_Directive_. How many lines in the rows below contain the string "pickup"? Reply with the number only.

Stored entries:
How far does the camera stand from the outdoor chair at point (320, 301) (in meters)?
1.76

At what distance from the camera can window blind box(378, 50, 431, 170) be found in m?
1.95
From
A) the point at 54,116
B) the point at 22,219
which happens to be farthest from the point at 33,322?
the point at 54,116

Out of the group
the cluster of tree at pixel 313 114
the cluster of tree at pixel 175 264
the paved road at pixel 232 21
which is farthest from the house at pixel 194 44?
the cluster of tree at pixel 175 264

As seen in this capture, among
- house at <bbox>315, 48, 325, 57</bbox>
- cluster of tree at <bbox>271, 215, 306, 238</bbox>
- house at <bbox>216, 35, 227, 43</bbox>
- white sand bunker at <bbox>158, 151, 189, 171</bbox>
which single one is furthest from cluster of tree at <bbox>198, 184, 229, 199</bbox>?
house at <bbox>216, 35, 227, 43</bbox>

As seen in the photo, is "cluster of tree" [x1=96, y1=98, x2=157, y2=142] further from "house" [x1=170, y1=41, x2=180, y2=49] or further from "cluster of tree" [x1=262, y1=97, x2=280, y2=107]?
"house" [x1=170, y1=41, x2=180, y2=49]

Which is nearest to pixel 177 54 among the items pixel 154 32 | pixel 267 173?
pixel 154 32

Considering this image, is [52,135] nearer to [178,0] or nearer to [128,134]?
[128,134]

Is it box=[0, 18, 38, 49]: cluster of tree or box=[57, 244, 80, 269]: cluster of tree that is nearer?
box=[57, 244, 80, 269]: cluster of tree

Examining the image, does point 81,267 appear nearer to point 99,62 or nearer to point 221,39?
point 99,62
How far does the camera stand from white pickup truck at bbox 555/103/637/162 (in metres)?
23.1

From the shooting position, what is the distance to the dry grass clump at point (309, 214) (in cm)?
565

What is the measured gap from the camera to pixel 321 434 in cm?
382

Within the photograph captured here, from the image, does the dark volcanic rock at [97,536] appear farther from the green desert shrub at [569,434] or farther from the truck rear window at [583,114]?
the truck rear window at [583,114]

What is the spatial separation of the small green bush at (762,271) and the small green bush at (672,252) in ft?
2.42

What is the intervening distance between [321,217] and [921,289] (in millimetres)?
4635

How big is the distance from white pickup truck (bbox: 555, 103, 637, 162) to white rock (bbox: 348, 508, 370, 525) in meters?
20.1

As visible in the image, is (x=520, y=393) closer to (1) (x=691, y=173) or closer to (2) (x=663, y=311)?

_Task result_. 2